The records ->
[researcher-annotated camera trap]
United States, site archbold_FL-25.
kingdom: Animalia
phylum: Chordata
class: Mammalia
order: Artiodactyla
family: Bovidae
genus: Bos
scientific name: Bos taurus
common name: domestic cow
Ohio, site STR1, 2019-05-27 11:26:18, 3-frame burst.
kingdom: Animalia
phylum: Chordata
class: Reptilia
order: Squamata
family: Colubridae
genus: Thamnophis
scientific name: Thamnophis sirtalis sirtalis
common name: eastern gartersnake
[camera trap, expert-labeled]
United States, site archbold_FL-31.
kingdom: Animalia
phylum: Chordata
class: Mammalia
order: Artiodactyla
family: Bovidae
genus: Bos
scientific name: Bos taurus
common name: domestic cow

Exercise details -> Extract the listing in its entirety, matching it exactly.

Exercise solution ->
[researcher-annotated camera trap]
United States, site archbold_FL-25.
kingdom: Animalia
phylum: Chordata
class: Mammalia
order: Artiodactyla
family: Bovidae
genus: Bos
scientific name: Bos taurus
common name: domestic cow
Ohio, site STR1, 2019-05-27 11:26:18, 3-frame burst.
kingdom: Animalia
phylum: Chordata
class: Reptilia
order: Squamata
family: Colubridae
genus: Thamnophis
scientific name: Thamnophis sirtalis sirtalis
common name: eastern gartersnake
[camera trap, expert-labeled]
United States, site archbold_FL-31.
kingdom: Animalia
phylum: Chordata
class: Mammalia
order: Artiodactyla
family: Bovidae
genus: Bos
scientific name: Bos taurus
common name: domestic cow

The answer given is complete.